JCHS Releases 2016 State of the Nation’s Housing Report

JCHS Releases 2016 State of the Nation’s Housing Report



Harvard University’s Joint Center for Housing Studies (JCHS) recently released The State of the Nation’s Housing 2016, its latest annual report on U.S. housing trends. While the report finds that the housing market continues to recover post-crisis, it highlights serious challenges, including all-time high renter cost burdens, growing concentrations of poverty, falling homeownership rates, and tight mortgage credit.

Harvard University’s Joint Center for Housing Studies (JCHS) recently released The State of the Nation’s Housing 2016, its latest annual report on U.S. housing trends. While the report finds that the housing market continues to recover post-crisis, it highlights serious challenges, including all-time high renter cost burdens, growing concentrations of poverty, falling homeownership rates, and tight mortgage credit. The report says that the Low Income Housing Tax Credit is the nation’s primary tool for financing new affordable housing and concludes that demand for tax credit-financed housing has long vastly exceeded its supply.
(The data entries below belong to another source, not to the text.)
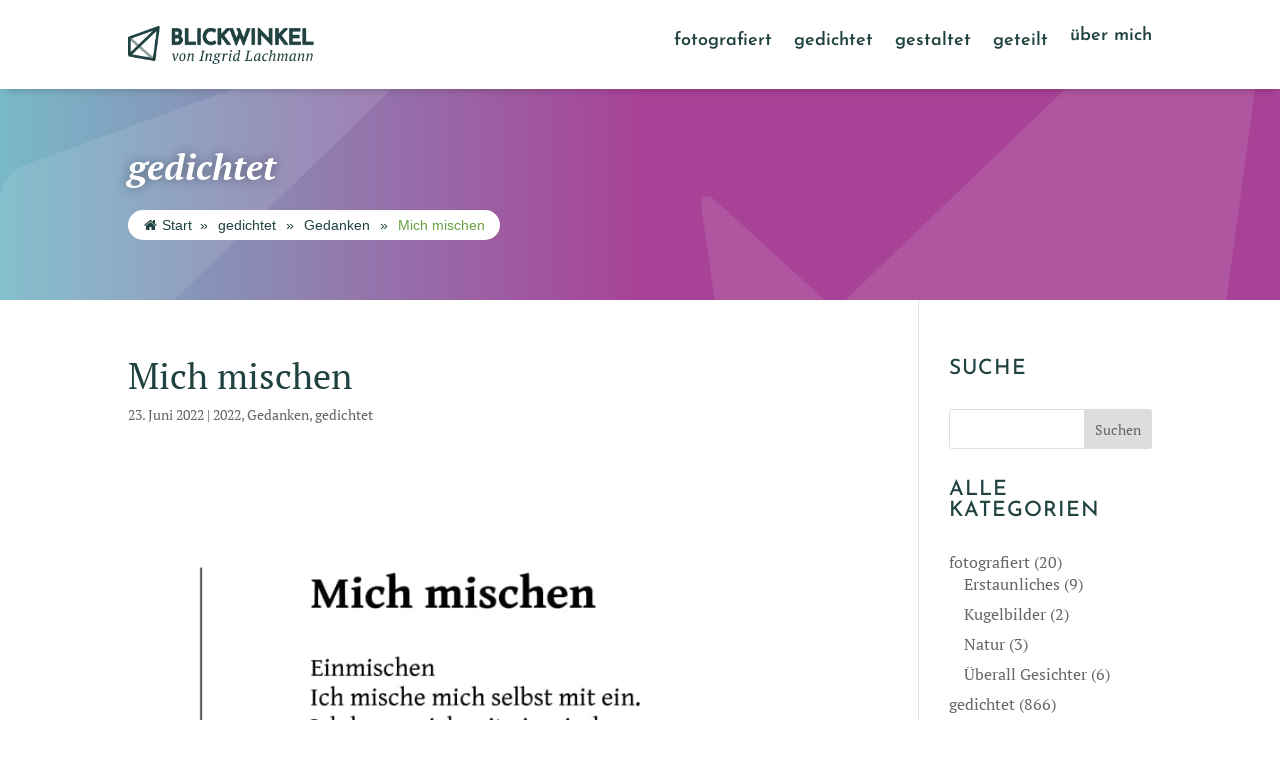

--- FILE ---
content_type: text/css
request_url: https://www.blickwinkel-ila.de/wp-content/themes/Divi-child/style.css?ver=4.27.5
body_size: 6072
content:
/*
Theme Name: Blickwinkel
Description: A child theme to house custom coding & design by punkt3.com.
Author:   punkt3
Template: Divi
*/

@import url("../Divi/style.css");

body { 
	text-size-adjust: none !important;
	-moz-text-size-adjust: none !important;
	-webkit-text-size-adjust: none !important;
	-ms-text-size-adjust: none !important;
}

/* SELEKTION/TEXTAUSWAHL FARBEN */
::selection { background-color: #67a245; color: #FFFFFF; }
::-moz-selection { background-color: #67a245; color: white; }

/* TEXTFORMATE MONITOR */
h1  {  }
h2	{ font-style: italic; font-weight: 900 !important; margin-bottom: 20px; }
h3  { font-style: italic; font-weight: 500 !important; margin-bottom: 20px;  }
h4  { font-family: 'Josefin Sans',Helvetica,Arial,Lucida,sans-serif !important; text-transform: uppercase; letter-spacing: 1px; margin-bottom: 20px;  }
h5	{  }
p	{  }

/* TEXTFORMATE MONITOR größer ab 1370px */
@media only screen and (min-width: 1370px) { 
}
/* TEXTFORMATE TABLET kleiner bis 1528px */
@media only screen and (max-width: 1528px) { 
}
/* TEXTFORMATE TABLET kleiner bis 1024px */
@media only screen and (max-width: 1024px) { 
}
/* TEXTFORMATE SMARTPHONE kleiner bis 600px */
@media only screen and (max-width: 600px) { 
}

/* TEXT LINKS */
p a { }
p a:hover { color:#000000; opacity: 0.8; }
According to the report, the overall housing market recovery has been largely driven by increased demand in the rental market. Over 36 percent of U.S. households chose to rent in 2015—the highest portion since the 1960s. Rental demand is expected to remain strong as millennials form new households and homeownership rates drop.

The report also finds that rental prices rose by more than 3.6 percent in 2015, outpacing wage increases and often making rents unaffordable. Nearly 21.3 million renter households were cost-burdened (paying 30 percent or more of their income in rent) in 2014, 3.6 million more households than in 2008. Alarmingly, the report also finds that the number of severely cost-burdened households (paying 50 percent or more of their income in rent) is now at a record-high 11.4 million.